Les velléités d’indépendance du processus mené depuis plusieurs semaines par la société civile ont agacé le pouvoir hâtif, qui s’est même fendu d’une mise en garde sévère contre ceux qui envisageraient une transition bis. En parallèle, le développement d’un mouvement demandant que la transition soit dirigée par quelqu’un de plus crédible, de plus fiable et de plus compétent, ont fini par inquiéter la Haute autorité de transition. La HAT s’est alors précipitée pour récupérer le mouvement de l’Espace de concertation des partis politiques, qui a fini lamentablement en un mouvement téléguidé par le grand manie-tout à moustaches du droit constitutionnel. Cet Accord d’Ivato est donc avant tout la réussite de Norbert Lala Ratsirahonana, le père spirituel des raiamandreny mijoro, et réincarnation du Professeur Tournesol en matière de créativité de textes juridiques depuis le 17 mars 2009.

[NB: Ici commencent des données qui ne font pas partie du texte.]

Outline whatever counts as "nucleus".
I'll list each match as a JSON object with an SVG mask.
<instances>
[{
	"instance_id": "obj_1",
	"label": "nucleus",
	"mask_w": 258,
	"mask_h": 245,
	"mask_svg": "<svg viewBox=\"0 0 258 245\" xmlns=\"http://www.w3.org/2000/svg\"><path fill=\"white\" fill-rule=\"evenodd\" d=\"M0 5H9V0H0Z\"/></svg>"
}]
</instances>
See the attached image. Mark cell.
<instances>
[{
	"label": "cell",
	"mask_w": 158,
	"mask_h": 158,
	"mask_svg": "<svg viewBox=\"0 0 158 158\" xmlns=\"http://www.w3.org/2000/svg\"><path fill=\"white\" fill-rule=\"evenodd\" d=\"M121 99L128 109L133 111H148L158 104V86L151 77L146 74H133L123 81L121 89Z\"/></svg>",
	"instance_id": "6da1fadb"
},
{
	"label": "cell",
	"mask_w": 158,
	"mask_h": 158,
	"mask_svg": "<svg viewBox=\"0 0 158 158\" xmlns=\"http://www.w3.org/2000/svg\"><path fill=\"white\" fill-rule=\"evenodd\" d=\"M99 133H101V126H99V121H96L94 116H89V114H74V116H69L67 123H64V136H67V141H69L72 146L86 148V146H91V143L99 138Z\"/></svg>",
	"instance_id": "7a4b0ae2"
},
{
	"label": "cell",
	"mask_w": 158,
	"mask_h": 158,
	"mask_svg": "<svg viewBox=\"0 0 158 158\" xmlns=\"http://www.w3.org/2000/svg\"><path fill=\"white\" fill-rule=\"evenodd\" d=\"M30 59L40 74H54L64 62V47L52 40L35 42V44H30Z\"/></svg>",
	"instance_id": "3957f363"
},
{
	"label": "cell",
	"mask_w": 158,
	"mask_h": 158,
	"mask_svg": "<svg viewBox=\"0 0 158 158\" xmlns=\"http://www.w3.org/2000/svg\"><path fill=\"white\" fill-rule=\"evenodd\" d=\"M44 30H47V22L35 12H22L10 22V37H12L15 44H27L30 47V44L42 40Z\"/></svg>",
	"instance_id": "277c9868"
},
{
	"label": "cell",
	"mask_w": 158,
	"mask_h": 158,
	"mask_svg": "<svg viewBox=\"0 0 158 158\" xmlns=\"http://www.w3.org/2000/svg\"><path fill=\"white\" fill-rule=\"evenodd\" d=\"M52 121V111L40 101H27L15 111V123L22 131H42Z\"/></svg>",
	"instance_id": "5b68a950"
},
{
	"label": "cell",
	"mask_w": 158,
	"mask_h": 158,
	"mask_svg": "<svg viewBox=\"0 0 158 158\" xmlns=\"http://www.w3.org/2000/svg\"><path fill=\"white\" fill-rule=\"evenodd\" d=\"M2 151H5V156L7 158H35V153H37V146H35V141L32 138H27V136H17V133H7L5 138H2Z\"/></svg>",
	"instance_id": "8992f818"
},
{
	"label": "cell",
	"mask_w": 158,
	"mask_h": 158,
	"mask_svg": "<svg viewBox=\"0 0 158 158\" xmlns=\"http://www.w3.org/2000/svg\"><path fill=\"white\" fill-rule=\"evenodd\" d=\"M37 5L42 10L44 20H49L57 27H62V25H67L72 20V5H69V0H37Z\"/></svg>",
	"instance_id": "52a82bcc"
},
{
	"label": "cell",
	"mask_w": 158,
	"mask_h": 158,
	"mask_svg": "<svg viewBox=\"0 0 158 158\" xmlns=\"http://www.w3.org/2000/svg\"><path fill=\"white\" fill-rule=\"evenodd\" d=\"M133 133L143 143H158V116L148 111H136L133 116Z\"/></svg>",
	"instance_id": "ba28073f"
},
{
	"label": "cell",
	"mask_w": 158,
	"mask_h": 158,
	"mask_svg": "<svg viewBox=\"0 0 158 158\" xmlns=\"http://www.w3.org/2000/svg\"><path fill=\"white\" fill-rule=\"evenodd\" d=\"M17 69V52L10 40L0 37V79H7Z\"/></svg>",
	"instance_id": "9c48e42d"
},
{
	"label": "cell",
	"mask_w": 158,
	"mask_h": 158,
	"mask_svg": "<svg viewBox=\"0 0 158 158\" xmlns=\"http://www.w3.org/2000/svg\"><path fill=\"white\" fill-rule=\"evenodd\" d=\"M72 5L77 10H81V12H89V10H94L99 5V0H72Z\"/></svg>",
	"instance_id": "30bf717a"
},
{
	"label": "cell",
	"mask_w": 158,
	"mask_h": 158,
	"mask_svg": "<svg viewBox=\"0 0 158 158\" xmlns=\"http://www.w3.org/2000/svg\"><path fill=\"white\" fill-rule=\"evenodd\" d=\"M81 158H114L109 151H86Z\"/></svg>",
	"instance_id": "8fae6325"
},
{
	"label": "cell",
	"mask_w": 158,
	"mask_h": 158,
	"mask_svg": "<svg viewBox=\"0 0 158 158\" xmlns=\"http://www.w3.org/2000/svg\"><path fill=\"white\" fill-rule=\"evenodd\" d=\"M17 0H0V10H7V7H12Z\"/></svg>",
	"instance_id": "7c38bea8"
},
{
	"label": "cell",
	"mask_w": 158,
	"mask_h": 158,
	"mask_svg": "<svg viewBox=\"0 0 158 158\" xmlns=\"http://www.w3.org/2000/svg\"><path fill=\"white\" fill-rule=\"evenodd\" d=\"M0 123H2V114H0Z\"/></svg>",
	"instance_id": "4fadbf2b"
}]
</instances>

Le dilemme est sans doute cornélien pour la communauté internationale : handroso, maty raibe, hihemotra, maty renibe. Accepter cet Accord signifie accepter un texte qui est de toute évidence non inclusif de l’opposition, et donc un accord politique bancal qui ne peut être la solution. Le rejeter signifie affronter la récupération que le pouvoir hâtif va en faire au nom de la solution malgacho-malgache et de la pseudo-consensualité illustrée par plus de 100 partis bidons. Et à moins d’avoir un DJ au talent exceptionnel, il est difficile pour des bancals de danser en tapant sur des bidons.